The exercise: Starting at the line that contains "What distance exists", copy each line through the final one exactly as written.

Data listing

-- Begin --

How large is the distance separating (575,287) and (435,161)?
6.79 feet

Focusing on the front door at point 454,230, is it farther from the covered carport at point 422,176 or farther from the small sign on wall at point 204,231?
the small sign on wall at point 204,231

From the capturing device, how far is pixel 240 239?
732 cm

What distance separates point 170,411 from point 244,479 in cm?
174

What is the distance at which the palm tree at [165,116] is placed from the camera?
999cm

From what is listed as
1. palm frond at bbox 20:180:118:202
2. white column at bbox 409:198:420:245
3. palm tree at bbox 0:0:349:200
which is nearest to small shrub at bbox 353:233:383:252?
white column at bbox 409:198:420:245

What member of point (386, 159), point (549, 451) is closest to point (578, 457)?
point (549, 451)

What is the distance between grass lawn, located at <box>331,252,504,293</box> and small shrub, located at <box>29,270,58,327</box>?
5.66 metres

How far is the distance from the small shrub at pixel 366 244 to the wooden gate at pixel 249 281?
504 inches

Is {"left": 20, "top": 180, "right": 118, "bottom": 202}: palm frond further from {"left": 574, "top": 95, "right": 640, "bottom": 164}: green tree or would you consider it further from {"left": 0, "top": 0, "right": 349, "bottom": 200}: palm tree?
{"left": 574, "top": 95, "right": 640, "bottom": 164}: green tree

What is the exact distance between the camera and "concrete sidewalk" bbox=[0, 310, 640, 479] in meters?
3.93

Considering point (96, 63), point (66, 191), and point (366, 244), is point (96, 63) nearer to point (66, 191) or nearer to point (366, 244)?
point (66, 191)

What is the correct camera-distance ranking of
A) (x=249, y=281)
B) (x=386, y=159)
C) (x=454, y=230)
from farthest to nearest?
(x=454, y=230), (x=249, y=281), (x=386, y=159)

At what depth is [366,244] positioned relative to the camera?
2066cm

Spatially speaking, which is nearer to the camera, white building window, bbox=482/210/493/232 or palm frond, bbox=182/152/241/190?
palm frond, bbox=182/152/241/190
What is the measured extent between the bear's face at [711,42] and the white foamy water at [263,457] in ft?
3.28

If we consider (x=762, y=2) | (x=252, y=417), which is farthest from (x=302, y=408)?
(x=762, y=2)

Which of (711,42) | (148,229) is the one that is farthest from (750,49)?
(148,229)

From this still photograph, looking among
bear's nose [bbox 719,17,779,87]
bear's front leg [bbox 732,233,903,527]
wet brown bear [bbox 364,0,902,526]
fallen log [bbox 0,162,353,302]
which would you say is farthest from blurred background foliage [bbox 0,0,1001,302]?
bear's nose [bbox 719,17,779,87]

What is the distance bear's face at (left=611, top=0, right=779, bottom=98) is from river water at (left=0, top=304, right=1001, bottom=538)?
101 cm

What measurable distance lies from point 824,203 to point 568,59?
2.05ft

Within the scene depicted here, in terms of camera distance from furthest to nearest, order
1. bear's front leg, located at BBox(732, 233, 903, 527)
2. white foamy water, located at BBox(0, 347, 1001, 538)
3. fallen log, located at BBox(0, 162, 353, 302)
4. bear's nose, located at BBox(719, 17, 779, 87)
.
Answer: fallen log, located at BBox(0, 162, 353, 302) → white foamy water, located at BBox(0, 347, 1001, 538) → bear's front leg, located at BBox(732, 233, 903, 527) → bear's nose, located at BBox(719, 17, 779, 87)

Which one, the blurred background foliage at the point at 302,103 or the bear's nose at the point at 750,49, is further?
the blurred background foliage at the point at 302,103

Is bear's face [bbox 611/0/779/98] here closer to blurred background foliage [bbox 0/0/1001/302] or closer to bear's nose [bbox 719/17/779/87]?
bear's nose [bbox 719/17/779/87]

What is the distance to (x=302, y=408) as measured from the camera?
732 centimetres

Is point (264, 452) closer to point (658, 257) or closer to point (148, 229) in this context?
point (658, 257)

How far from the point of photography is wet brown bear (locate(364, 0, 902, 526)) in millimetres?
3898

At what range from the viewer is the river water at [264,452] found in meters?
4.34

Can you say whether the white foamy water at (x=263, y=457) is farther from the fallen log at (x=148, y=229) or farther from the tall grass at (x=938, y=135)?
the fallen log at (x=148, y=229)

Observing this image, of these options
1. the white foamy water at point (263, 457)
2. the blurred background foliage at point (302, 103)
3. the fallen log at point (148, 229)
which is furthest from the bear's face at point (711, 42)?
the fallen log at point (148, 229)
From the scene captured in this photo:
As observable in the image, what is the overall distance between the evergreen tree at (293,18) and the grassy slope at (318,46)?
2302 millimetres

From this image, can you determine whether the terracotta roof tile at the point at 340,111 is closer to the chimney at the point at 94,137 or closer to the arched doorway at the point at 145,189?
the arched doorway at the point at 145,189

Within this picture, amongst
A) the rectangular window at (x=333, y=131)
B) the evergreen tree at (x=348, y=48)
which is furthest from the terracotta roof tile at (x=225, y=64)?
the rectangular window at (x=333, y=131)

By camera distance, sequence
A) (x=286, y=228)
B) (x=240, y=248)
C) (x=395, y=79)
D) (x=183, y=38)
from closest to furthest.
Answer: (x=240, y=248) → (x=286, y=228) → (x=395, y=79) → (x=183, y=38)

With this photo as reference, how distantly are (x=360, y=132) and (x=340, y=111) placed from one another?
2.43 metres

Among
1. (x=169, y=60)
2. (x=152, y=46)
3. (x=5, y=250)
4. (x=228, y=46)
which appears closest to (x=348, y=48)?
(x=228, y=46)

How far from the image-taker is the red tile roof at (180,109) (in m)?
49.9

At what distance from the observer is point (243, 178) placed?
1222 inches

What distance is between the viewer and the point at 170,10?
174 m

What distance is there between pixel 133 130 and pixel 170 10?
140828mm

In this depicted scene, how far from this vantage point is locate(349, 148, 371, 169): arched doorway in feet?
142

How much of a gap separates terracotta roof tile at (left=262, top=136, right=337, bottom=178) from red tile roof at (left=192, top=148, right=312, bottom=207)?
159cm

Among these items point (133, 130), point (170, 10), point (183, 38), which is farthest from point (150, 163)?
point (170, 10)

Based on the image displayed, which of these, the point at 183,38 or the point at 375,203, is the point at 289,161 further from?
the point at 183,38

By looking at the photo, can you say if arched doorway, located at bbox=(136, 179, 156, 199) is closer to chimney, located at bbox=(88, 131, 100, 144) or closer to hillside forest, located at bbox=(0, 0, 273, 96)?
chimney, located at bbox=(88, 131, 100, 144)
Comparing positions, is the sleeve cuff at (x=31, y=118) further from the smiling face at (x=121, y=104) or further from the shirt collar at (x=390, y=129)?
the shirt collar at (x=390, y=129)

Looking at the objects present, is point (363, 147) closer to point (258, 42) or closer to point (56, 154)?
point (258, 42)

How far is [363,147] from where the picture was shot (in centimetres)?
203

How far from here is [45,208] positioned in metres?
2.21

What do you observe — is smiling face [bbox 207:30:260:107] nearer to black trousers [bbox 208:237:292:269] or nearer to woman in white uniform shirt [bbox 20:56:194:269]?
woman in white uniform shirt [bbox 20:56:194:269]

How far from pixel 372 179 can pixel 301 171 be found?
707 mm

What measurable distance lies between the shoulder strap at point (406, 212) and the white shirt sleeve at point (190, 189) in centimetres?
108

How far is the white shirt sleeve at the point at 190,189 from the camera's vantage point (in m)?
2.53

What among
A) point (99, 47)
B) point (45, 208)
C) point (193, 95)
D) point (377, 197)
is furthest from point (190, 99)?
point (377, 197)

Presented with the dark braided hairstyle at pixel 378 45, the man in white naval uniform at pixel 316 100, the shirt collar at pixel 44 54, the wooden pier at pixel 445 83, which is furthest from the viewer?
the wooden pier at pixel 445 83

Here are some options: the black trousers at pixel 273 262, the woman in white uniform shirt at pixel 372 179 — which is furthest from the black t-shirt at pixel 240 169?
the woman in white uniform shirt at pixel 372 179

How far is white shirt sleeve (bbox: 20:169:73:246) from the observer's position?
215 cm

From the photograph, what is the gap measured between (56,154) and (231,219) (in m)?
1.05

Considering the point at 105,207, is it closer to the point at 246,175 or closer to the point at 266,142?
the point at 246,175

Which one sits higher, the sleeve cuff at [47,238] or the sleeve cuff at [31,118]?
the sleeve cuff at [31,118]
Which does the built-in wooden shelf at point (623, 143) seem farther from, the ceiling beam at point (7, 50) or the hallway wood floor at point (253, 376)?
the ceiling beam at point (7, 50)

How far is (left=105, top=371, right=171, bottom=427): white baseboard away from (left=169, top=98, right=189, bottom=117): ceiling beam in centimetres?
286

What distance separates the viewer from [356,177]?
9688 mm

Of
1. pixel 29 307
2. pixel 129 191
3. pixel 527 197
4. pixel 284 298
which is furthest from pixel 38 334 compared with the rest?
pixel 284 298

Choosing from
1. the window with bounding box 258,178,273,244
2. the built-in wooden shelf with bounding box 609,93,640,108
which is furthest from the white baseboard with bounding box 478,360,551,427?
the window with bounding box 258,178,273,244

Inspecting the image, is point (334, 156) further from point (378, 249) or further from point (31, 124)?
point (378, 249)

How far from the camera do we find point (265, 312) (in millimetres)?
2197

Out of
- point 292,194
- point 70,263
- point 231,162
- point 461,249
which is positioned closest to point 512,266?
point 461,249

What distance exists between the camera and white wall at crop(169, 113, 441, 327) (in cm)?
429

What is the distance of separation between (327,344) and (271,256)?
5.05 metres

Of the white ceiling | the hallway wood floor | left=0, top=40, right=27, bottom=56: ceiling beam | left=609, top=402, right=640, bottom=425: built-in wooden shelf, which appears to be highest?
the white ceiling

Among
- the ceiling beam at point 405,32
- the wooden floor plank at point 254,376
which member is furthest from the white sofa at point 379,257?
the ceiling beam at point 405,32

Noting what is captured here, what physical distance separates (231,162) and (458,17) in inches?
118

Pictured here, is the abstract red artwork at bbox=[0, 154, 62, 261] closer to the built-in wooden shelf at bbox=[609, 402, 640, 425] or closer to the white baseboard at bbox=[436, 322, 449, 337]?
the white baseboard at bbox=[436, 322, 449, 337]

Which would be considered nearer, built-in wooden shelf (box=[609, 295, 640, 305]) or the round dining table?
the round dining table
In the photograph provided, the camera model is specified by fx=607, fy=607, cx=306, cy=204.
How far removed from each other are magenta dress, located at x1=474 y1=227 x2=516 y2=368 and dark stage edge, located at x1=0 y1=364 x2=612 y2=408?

-- End --

Exercise solution:
What distance exists between the camera and white wall at crop(169, 113, 441, 327) (in cm)?
429

What is the distance of separation between (327,344) and (271,256)?
5.05 metres

Of the white ceiling | the hallway wood floor | left=0, top=40, right=27, bottom=56: ceiling beam | left=609, top=402, right=640, bottom=425: built-in wooden shelf, which appears to be highest?
the white ceiling

Among
- the ceiling beam at point 405,32
- the wooden floor plank at point 254,376
which member is furthest from the white sofa at point 379,257?
the ceiling beam at point 405,32

Noting what is captured here, what physical distance separates (231,162) and (458,17) in inches?
118

Pictured here, is the abstract red artwork at bbox=[0, 154, 62, 261] closer to the built-in wooden shelf at bbox=[609, 402, 640, 425] or closer to the white baseboard at bbox=[436, 322, 449, 337]?
the white baseboard at bbox=[436, 322, 449, 337]

Which would be considered nearer, built-in wooden shelf (box=[609, 295, 640, 305]) or the round dining table?
the round dining table
In the photograph provided, the camera model is specified by fx=607, fy=607, cx=306, cy=204.
How far removed from each other are magenta dress, located at x1=474 y1=227 x2=516 y2=368 and dark stage edge, located at x1=0 y1=364 x2=612 y2=408?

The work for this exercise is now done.